*Testo di riferimento*.
● ● ● ● ●
Cass. pen. Sez. I, Sent., (ud. 21-12-2010) 26-01-2011, n. 2745 Detenzione abusiva e omessa denuncia

Sentenza scelta dal dott. Domenico Cirasole direttore del sito giuridico http://www.gadit.it/

Svolgimento del processo

1. – Con ordinanza deliberata in data 11 giugno 2010, depositata in cancelleria il 18 giugno 2010, il Tribunale di Reggio Calabria, quale giudice del riesame, rigettava la richiesta proposta nell’interesse di C.R. avverso l’ordinanza emessa dal Giudice per le indagini preliminari del Tribunale della stessa città in data 21 maggio 2010 che aveva applicato al prefato la misura cautelare della custodia in carcere per i delitti di detenzione e porto d’arma da sparo contestati sub capo 2) (esclusa l’aggravante di cui alla L. n. 203 del 1991, art. 7), per il delitto di detenzione d’arma da guerra, aggravato ai sensi della L. n. 203 del 1991, art. 7 contestato sub 3) (escluso, quanto a quest’ultimo capo di imputazione, il delitto di porto d’armi).

Il giudice, in via di premessa, chiariva che gli episodi di cui ai capi di imputazione si inscrivevano nell’orbita di operatività del clan Pesce, egemone nel territorio di Rosarno, organizzazione criminale connotata da una caratterizzazione di tipo familiare, che vedeva in P.A., storico boss attualmente in stato di detenzione, in suo figlio F., classe (OMISSIS) detto "(OMISSIS)" e in suo fratello P.G., classe (OMISSIS) detto "(OMISSIS)" gli esponenti di spicco. Era infatti emerso che il clan in questione aveva ampia disponibilità di armi e che il ricorrente ne era uno dei depositari.

1.1. – In punto di gravi indizi di colpevolezza il Tribunale indicava, a supporto degli stessi, il grave compendio indiziario costituito dalle disposte intercettazioni ambientali effettuate presso la casa circondariale di (OMISSIS) e più precisamente, quanto al capo 2), dal colloquio intervenuto il 24 giugno 2006 tra il detenuto P.S., la moglie F.A. e il figlio F., classe (OMISSIS) e quanto al capo 3) dal colloquio intrattenuto il 3 novembre 2006 tra P.S., classe (OMISSIS), detenuto, e P.V.. Dal primo colloquio emergeva, tra l’altro, che tale "(OMISSIS)" deteneva una pistola dello stesso calibro di quella appena sequestrata dai Carabinieri; dal secondo che "(OMISSIS)" aveva la disponibilità di un mitragliatore, facente parte di una più consistente deposito di armi a disposizione di P.F. classe (OMISSIS).
● ● ● ● ●
*Materiale fornito*.
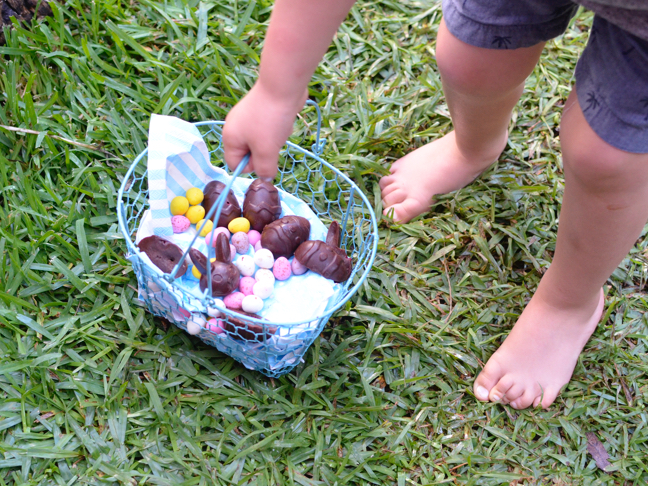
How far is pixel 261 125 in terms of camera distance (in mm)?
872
● ● ● ● ●
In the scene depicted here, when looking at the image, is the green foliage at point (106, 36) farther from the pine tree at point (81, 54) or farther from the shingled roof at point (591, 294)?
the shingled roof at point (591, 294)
● ● ● ● ●
*Esercizi*.
a: Nella sentenza sulla detenzione di armi, in quale territorio era egemone il clan Pesce?
b: Prosegui la sentenza sulla detenzione di armi dopo l'ultima frase riportata.

*Risultati attesi*.
a: Nel territorio di Rosarno.

b:
Il giudice infine sottolineava che alcun dubbio poteva aversi in relazione alla identificazione del "(OMISSIS)" in C. R., atteso che la collaboratrice di giustizia F.R., vicina al clan Pesce, aveva tra l’altro affermato che per l’attività di sostanze stupefacenti P.S., che la gestiva, si avvaleva di diversi collaboratori tra cui tra gli altri C. R. detto (OMISSIS) ricordando altresì che C.R. era stato implicato nel ferimento di G.D..

1.2. – In merito alle esigenze cautelari il Tribunale le individuava nel pericolo di reiterazione dei fatti giusta la loro gravità, e la pericolosità della consorteria di riferimento, richiamando altresì la presunzione di pericolosità di cui all’art. 275 c.p.p., comma 3 in forza del l’aggravante contestata L. n. 203 del 1991, ex art. 7. 2. – Avverso il citato provvedimento, tramite il proprio difensore avv. Gregorio Cacciolla, ha interposto tempestivo ricorso per cassazione C.R. chiedendone l’annullamento per erronea applicazione e/o violazione di legge con riferimento all’art. 273 c.p.p. posto che non vi era alcuna certezza che il C.R. indicato dalla F. e peraltro operante nel diverso settore delle sostanze stupefacenti, dovesse identificarsi nel (OMISSIS) di cui ai due colloqui registrati anche perchè il ricorrente, oltre ad essere persona incensurata, non ha mai avuto problemi giudiziali in fatto di armi, nè vi era prova che avesse frequentato il clan Pesce, avendo peraltro la perquisizione presso la sua abitazione dato esito negativo. Inoltre le intercettazioni ambientali non offrivano, al di là del nomignolo in questione, alcun altro elemento individualizzante. Quanto alle esigenze cautelari veniva sottolineato che trattavasi di fatti risalenti nel tempo (circa quattro anni) e che essendo l’indagato soggetto infraventunenne avrebbe per questo potuto beneficiare del beneficio della sospensione condizionale della pena.

Motivi della decisione

3. – Il ricorso è destituito di fondamento e va rigettato.

3.1. – Va ricordato, per quanto riguarda i limiti di sindacabilità in questa sede dei provvedimenti de libertate, che, secondo giurisprudenza consolidata, la Corte di Cassazione non ha alcun potere di revisione degli elementi materiali e fattuali delle vicende indagate, ivi compreso lo spessore degli indizi, nè di rivalutare le condizioni soggettive dell’indagato in relazione alle esigenze cautelari ed alla adeguatezza delle misure, trattandosi di apprezzamenti di merito rientranti nel compito esclusivo del giudice che ha applicato la misura e del tribunale del riesame.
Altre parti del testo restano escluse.